I think it is possible to target a 7% yield. FTSE 100 shares, without taking unnecessary risks. If I increased my ISA allowance of £20,000, that would give me an income of £1,400 a year. Here's how I try to hit that target.
The first thing to say is that dividends are not guaranteed. Companies have to make enough money to pay for themselves, year after year.
A small income dream
On the other hand, if I choose the right company, I can look forward to a secondary income that increases over time, as the company's directors reward loyal investors with gradually increasing shareholder payouts.
I wouldn't just go for high yield on the FTSE 100. I'd like it to be sustainable, too. Telecoms giant Vodafone Group it currently has a trailing yield of 10.27%. But that is misleading, because the dividend will be cut in half from next March.
So I would focus on companies with a healthy balance sheet, consistent profitability, and enough loyal customers to generate future revenue.
HSBC Holdings share price (LSE: HSBA) is a good example. It has been making a fortune recently, with profits for the full year 2023 jumping 78% to $30.3bn. Even better, the board is determined for shareholders to benefit from its success. It paid a dividend of 60 US cents per share in 2023, the highest since just before the 2008 financial crisis.
As if that wasn't enough, it also ramped up its share buybacks totaling a whopping $7 billion. It was followed by another $5bn in the first half of 2024. There's more to come.
HSBC is the FTSE 100 champion
Today, HSBC shares have a trailing yield of 7%. That drives me. Even better, payouts comfortably cover 1.9 times earnings.
The yield is actually forecast to reach 9.4% higher next year, covered 1.6 times by earnings. That's good for me.
Otherwise, HSBC shares look cheap, trading at 7.6 times earnings. No stock is without risk. HSBC has a strong focus on Asia, and could benefit as China's economy continues to struggle.
If trade wars between China and the West worsen, or turn into a different kind of war, HSBC could be forced to choose sides. I can eliminate risks like these by investing in a spread of twelve stocks, over time. I would also like to hold off for 5 to 10 years, and preferably longer, to overcome the temporary instability.

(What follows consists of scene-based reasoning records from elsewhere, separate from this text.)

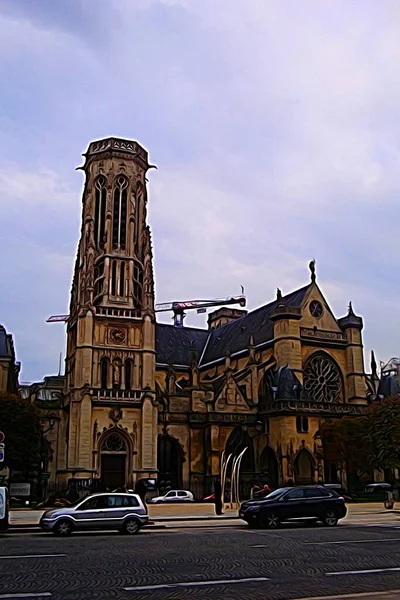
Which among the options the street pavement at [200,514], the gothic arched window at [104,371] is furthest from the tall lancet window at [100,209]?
the street pavement at [200,514]

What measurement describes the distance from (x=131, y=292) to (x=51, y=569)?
155ft

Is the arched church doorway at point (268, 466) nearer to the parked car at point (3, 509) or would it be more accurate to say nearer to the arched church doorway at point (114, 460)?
the arched church doorway at point (114, 460)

Right now, I see a lot of UK green chips with similar high yields, including insurance Legal and General Group (9.07%), wealth manager IM&G (9.14%), and British American cigars (8.13%).
If I invest my money in all stocks like these, I think I can reach my target yield of 7%. Or even hit it. If I reinvest the whole amount, with luck I'll get an income of over £1,400 in the second year, and even more the year after that. It may go up all the time until I'm ready to draw it in retirement.